В результате зебропржевалоид не только уцелел, но и сделался головной болью оккупировавших Асканию фашистов. Пока он пребывал в том загоне, особых проблем не возникало, однако в 1943-м пришло время отступать немцам, так что теперь уже они занялись вывозом уцелевших диковинок. И наивно попытались перегнать Мижорда в транспортную клетку…
Количество жертв в разных описаниях варьирует: о перебитой дивизии вроде бы никто не говорил, но четверо искалеченных и двое убитых фашистов упоминаются часто. Это, конечно, заметно больше, чем было на счету у среднестатистического красноармейца. Сам Мижорд за свой подвиг жизнью не заплатил, унесся в степь (стрелять ему вслед фашисты все-таки сочли нелепостью) и был обнаружен через четыре дня, уже после ухода оккупантов.
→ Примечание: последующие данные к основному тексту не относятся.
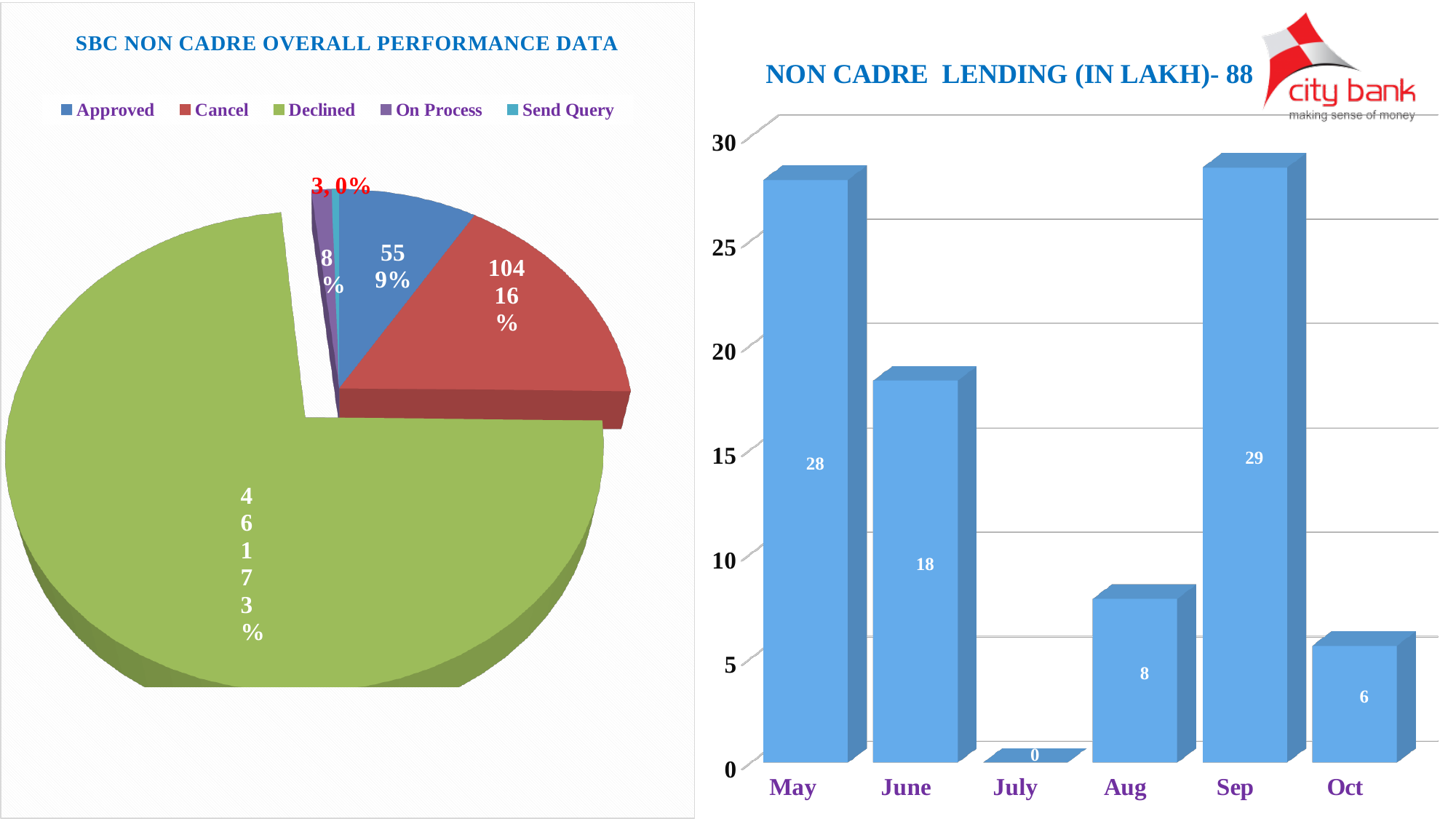
In the NON CADRE LENDING (IN LAKH) chart, what is the difference between the values for May and June? 10 In the NON CADRE LENDING (IN LAKH) chart, what is the value for May? 28 In the SBC NON CADRE OVERALL PERFORMANCE DATA pie chart, which category has the largest slice? Declined In the NON CADRE LENDING (IN LAKH) chart, what is the value for Sep? 29 How many months are shown in the NON CADRE LENDING (IN LAKH) chart? 6 In the NON CADRE LENDING (IN LAKH) chart, which is larger, the value for Aug or the value for Oct? Aug In the SBC NON CADRE OVERALL PERFORMANCE DATA pie chart, what is the count for Cancel? 104 In the SBC NON CADRE OVERALL PERFORMANCE DATA pie chart, what share does Declined have? 73% In the NON CADRE LENDING (IN LAKH) chart, which month has the lowest value? July What kind of chart is the NON CADRE LENDING (IN LAKH) chart? bar chart How many categories does the legend of the SBC NON CADRE OVERALL PERFORMANCE DATA pie chart list? 5 In the NON CADRE LENDING (IN LAKH) chart, which month has the highest value? Sep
Причем убежище он нашел на задворках того здания, в котором при немцах было оборудовано асканийское отделение гестапо. Работники заповедника, узнав об этом, тихо, но дружно сказали: «Знал, где ему место!»
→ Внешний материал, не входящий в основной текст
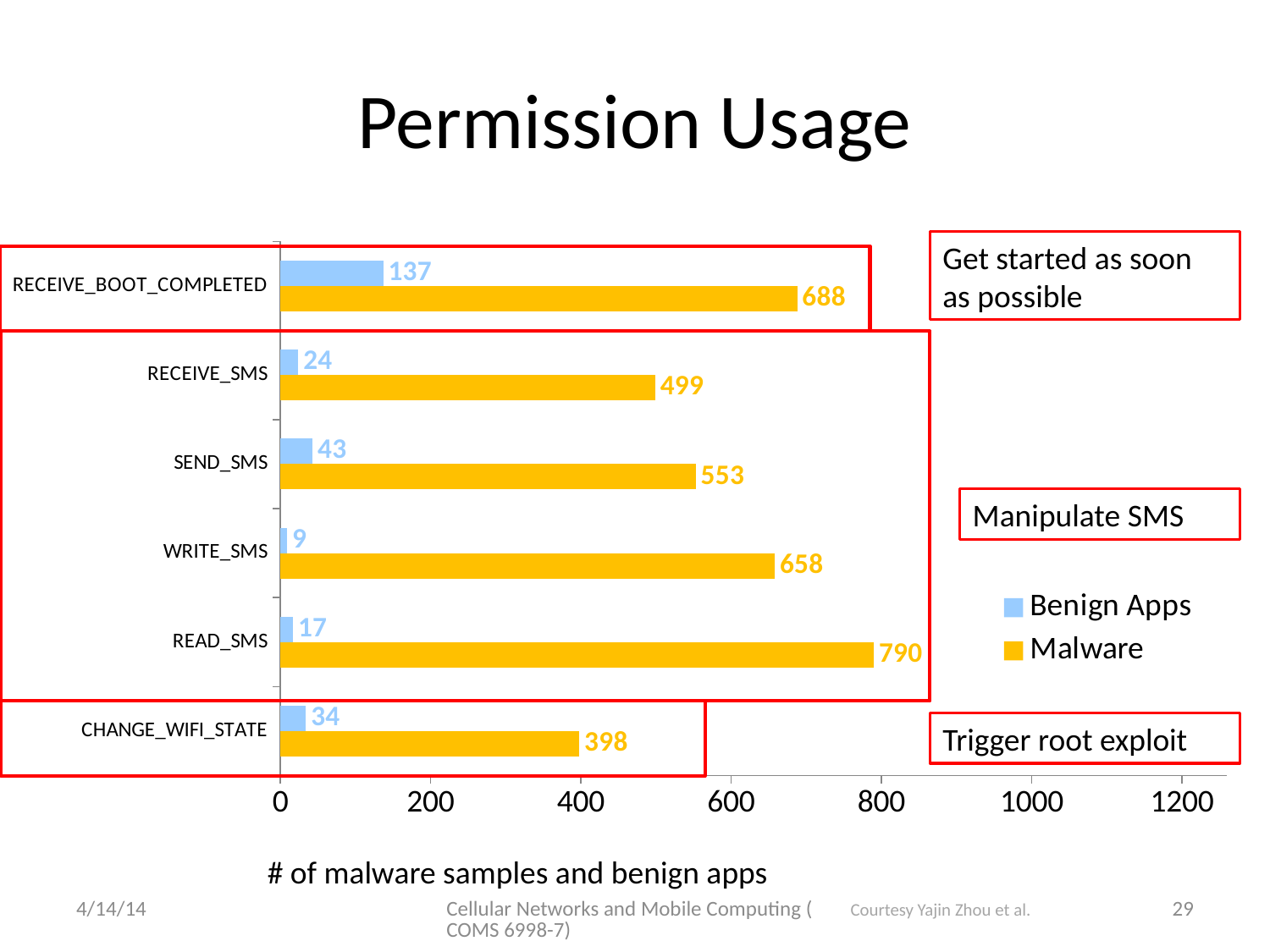
Which permission has the highest Malware value? READ_SMS Which permission has the lowest Benign Apps value? WRITE_SMS What is the Malware value for READ_SMS? 790 How many permissions are shown on the chart? 6 What is the difference between the Malware and Benign Apps values for WRITE_SMS? 649 How many series does the legend list? 2 What kind of chart is shown on the slide? bar chart Is the Malware value for RECEIVE_BOOT_COMPLETED greater or less than 600? greater Which series is shown in yellow in the legend? Malware Which is larger, the Malware value for SEND_SMS or the Malware value for RECEIVE_SMS? SEND_SMS What is the Malware value for CHANGE_WIFI_STATE? 398 What is the Benign Apps value for RECEIVE_BOOT_COMPLETED? 137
В общем, на примере Мижорда была отработана оптимальная схема, по которой можно применять такие гибриды в военных целях. А именно – оставлять их на пути врага, чтобы этот враг сам попытался как-то их использовать.
Тем не менее лошадь Пржевальского – еще один вид, активно применявшийся в Аскании для гибридизации и до войны, и после. В основном это, конечно, были помеси не с зеброй, а с домашней лошадью. Полукровки оказывались не только плодовиты (во всяком случае, кобылы), но и устойчивы к болезням, неприхотливы, сильны и выносливы. Однако нрав у них был хотя и не мижордовский, но все равно покруче, чем у обычных зеброидов. К седлу удавалось приучить в основном кобыл, но «удавалось приучить» – эвфемизм. Одна из наиболее надежно «приученных» довоенных кобылок получила красноречивую кличку «Чертоглядка». Она завела манеру, когда начиналась подготовка к сеансу верховой езды (столь же суровая, как при проведении контртеррористической операции), подходить к стене загона, вставать на дыбы, опираться «локтями» на брусья ограды – и с поистине сатанинским любопытством оглядывать суетящихся снаружи людей: ну-ка, ну-ка, интересно, кому я на этот раз откушу палец, а кому сломаю лодыжку?
Шанс для тяжеловоза
На этом фоне «стандартные» зеброиды выглядели куда приличней. Они все же могли бы, сложись история иначе, поработать армейскими мулами. Особенно если их производить по более многообещающей схеме: мать – кобыла тяжеловозной породы, а отец – жеребец зебры не Чапмана, но Греви, самой крупной, размерами со среднюю лошадь. Отпрыск за счет гетерозиса мог получиться не просто могучим, но и громадным. Правда, еще вопрос, насколько удалось бы использовать эти его качества в полезных целях: ведь даже мелкие полукровки требовали к себе, что называется, эксклюзивного подхода.